## What this task involves
Your task is to output the listing word for word, with pictures excluded.

## Material provided

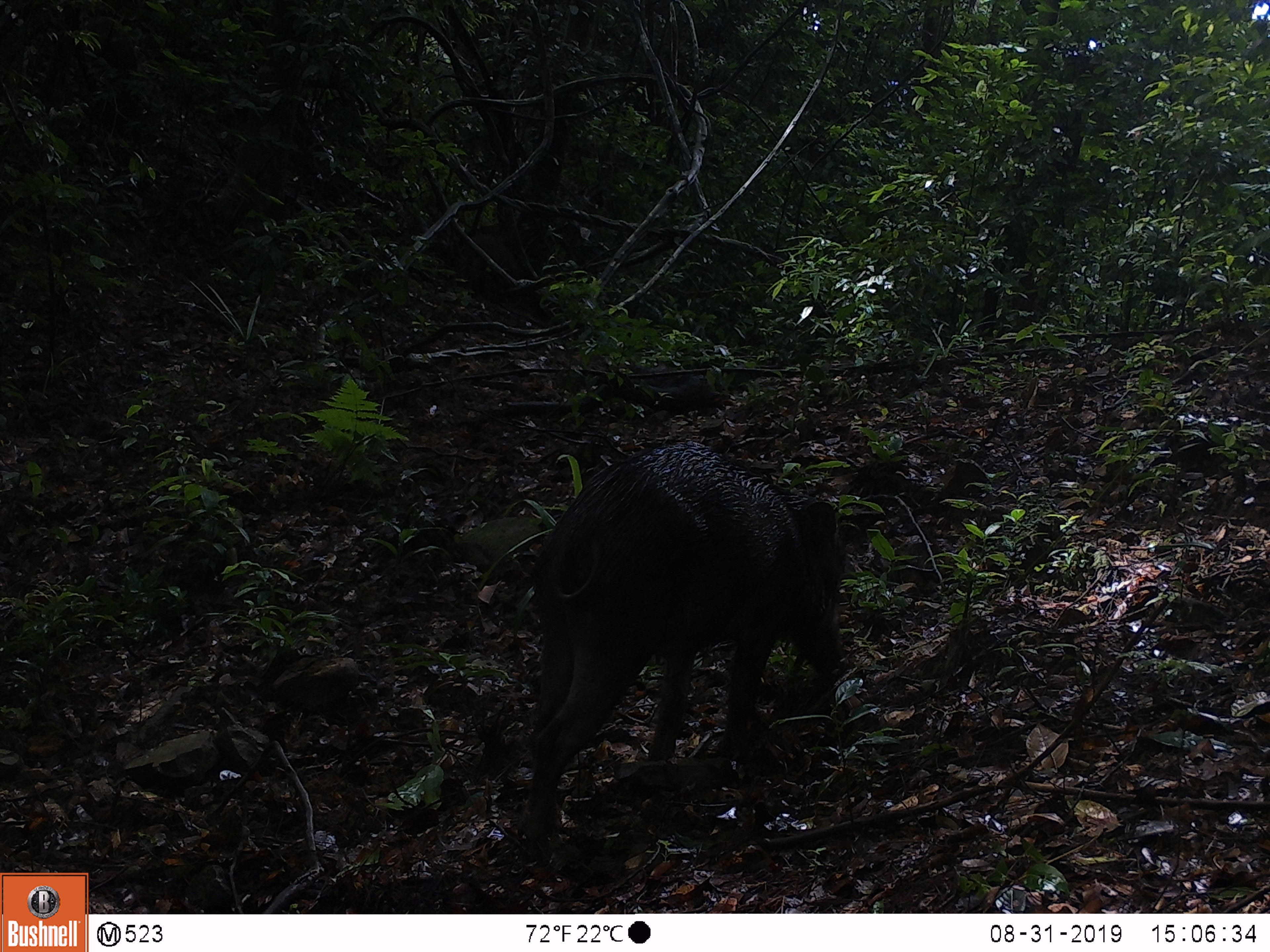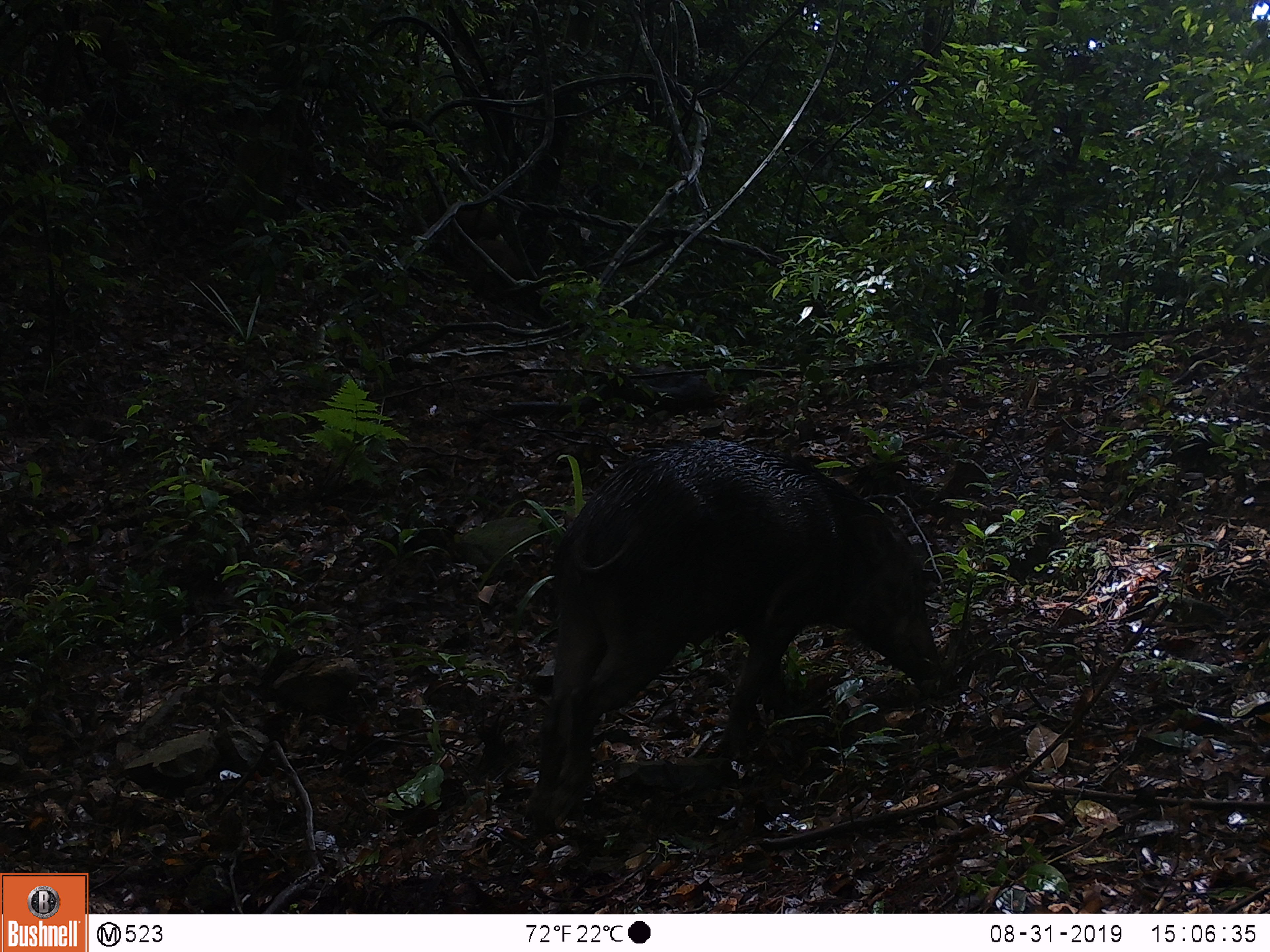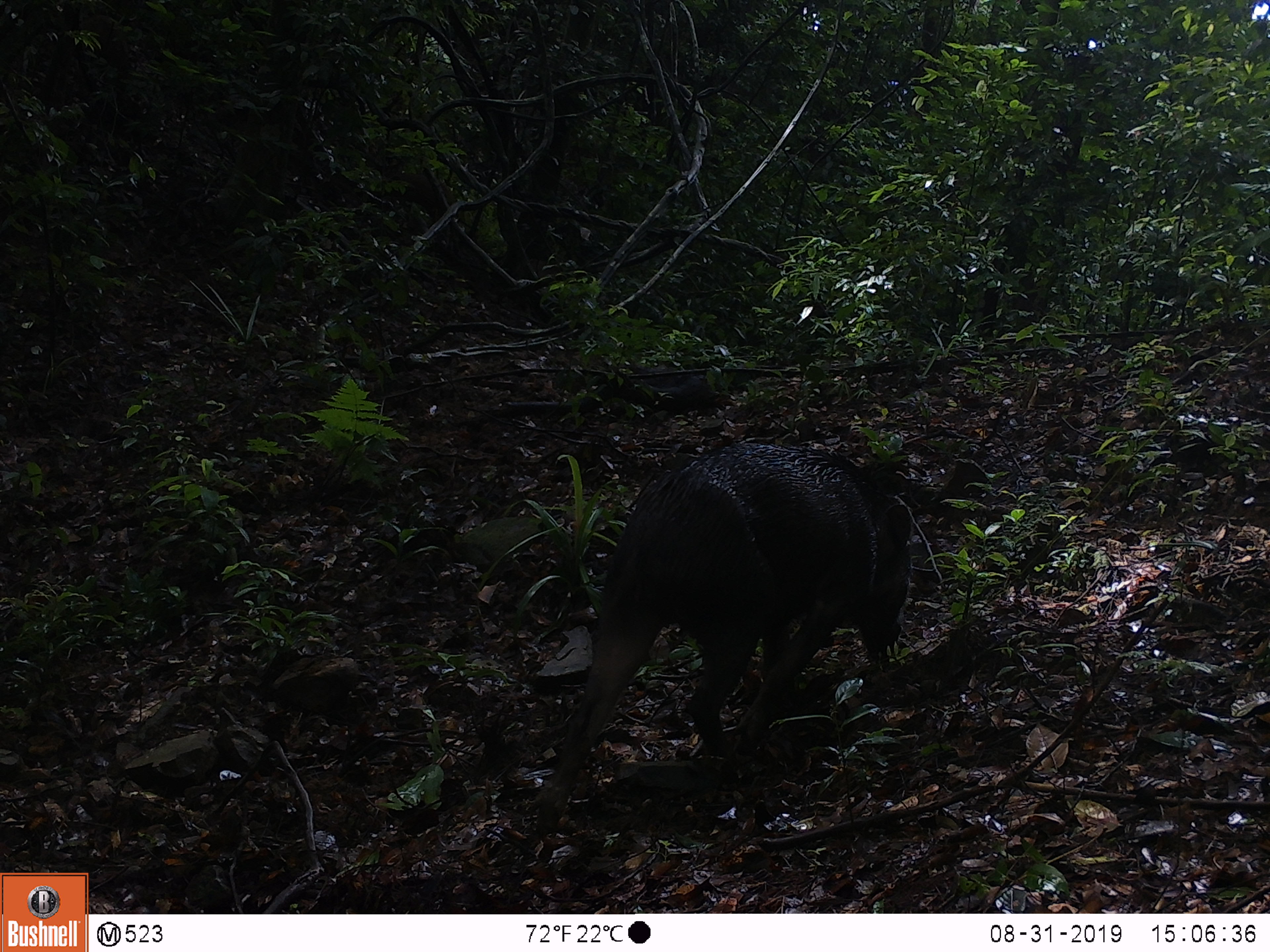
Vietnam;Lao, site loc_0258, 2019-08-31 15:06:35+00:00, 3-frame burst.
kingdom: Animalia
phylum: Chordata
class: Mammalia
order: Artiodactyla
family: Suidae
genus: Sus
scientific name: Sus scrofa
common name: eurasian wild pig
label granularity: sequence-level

## Task output
Vietnam;Lao, site loc_0258, 2019-08-31 15:06:35+00:00, 3-frame burst.
kingdom: Animalia
phylum: Chordata
class: Mammalia
order: Artiodactyla
family: Suidae
genus: Sus
scientific name: Sus scrofa
common name: eurasian wild pig
label granularity: sequence-level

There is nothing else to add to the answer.